Task details: Count the lines in the material below that contain the string "crop", and reply with the number alone.

Input material:
□ □ □ □ □ □ □

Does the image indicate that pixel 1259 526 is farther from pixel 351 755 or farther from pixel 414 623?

□ □ □ □ □ □ □

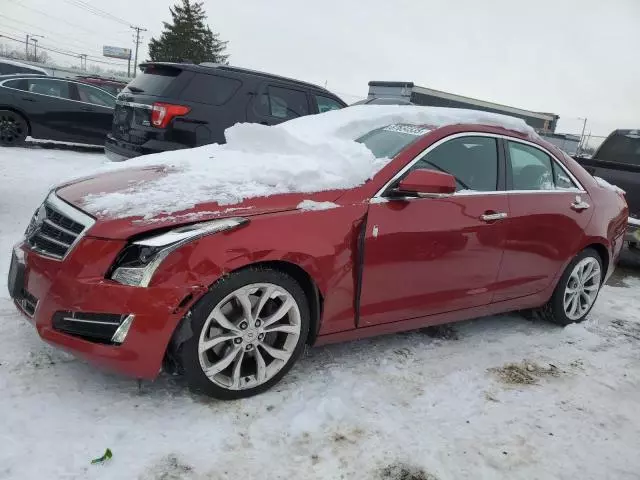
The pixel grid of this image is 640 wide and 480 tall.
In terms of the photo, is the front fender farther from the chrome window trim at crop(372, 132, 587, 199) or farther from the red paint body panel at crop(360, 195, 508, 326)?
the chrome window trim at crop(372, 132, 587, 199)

□ □ □ □ □ □ □

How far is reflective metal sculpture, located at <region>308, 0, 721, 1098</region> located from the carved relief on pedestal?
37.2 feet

□ □ □ □ □ □ □

Output for this exercise: 2